Midges, winter stones, and blue-winged olives ring in the new first couple of weeks of April. The second half of the month brings about a skwala hatch that is matched by only a few other streams in the Rocky Mountain West. It hits its stride in the last few days of April and then gains strength in the first week of May before finally dwindling to a fizzle. It might as well – May is when our runoff is in full swing, and the Snake can be thick and muddy enough to almost plow.

But things are changing on the Snake as much as they are changing everywhere in the World of fly fishing. Climate change deniers are going to be offended by my take regarding what is going on. The simple fact of the matter is that all the indicators we look at suggest a runoff that is starting earlier with each passing few years. There are 20 more frost-free days now than there were 30 years ago.
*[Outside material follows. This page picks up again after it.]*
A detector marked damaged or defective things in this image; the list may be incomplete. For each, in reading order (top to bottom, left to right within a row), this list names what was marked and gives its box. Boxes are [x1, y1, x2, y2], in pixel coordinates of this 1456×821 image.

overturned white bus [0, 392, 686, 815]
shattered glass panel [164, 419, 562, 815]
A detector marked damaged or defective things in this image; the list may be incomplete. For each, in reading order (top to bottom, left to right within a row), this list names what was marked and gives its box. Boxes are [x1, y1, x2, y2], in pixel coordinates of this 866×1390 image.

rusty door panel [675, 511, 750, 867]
The number of mid-winter overnight lows that are below -30 have dwindled to the point that we are shocked and surprised to see one occur, let alone several in a row. And the biggest change of all - the rate at which our runoff starts earlier every year.
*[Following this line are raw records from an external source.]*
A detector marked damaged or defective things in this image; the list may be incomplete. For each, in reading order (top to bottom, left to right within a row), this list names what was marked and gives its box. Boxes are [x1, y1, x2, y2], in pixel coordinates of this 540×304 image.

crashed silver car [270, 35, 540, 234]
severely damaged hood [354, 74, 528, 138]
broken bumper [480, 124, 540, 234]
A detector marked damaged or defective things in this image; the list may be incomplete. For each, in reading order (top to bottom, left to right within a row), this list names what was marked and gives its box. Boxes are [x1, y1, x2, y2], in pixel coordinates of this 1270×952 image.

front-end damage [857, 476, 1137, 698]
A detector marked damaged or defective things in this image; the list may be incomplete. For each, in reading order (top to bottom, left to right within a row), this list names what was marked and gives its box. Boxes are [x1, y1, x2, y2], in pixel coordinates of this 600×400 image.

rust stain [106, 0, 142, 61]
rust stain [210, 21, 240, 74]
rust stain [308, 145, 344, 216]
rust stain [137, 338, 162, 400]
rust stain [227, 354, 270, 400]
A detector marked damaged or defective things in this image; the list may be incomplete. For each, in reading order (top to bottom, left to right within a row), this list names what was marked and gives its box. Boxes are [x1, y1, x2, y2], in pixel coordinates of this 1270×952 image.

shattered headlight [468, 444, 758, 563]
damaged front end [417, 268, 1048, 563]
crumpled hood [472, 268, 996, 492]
My father guided on our area rivers from 1959 until his death in 2003. He used to say that “the runoff starts on May 10th every year. And if it hasn’t started on May 10th, it will start on the 11th.” A lot of those older, long tenured guys said that when I started guiding back in the early 1990s. And really, that is kind of the way it actually was.

Today, it is a something really special to see the runoff start in the first week of May. It happens every now and then, but for the most part, it begins sometime in the last week of April. Last year, it started on April 21st. This year, we began to see our first signs of it on April 19th.

If global warming is not happening, there is no doubt that “local” warming sure as hell is. At least it is in my part of the World.

Now are there upsides to all of this? Yes. Temps are warmer than ever in early April, and that means even more intense dry fly fishing with #14 to #20 midges and BWOs than my father every really experienced with any consistency. And March has been lights out with streamers and dries and nymphs. In fact, March is becoming what April was. And the runoff is ending earlier on average, meaning that we can fish those late June hatches that were not in the cards 30-plus years ago except on rare occasions.

When the Snake is in full runoff, guides are not starving. The upper Green is less than an hour away. So is the South Fork of the Snake in Idaho, a storied dry fly tailwater. The lakes of Yellowstone National Park are a bit of a longer drive, but they can be epic when they open on

Memorial Day Weekend.

Nonetheless, I miss what we used to have on the Snake before runoff each April and May. There was something special about tossing #8 to #10 skwala imitations for seven hours straight and getting eats over and over and over again.

And every little now and then, when winter lasts a little longer and spring is a little cooler, those days are in the cards. I just want a lot more of them.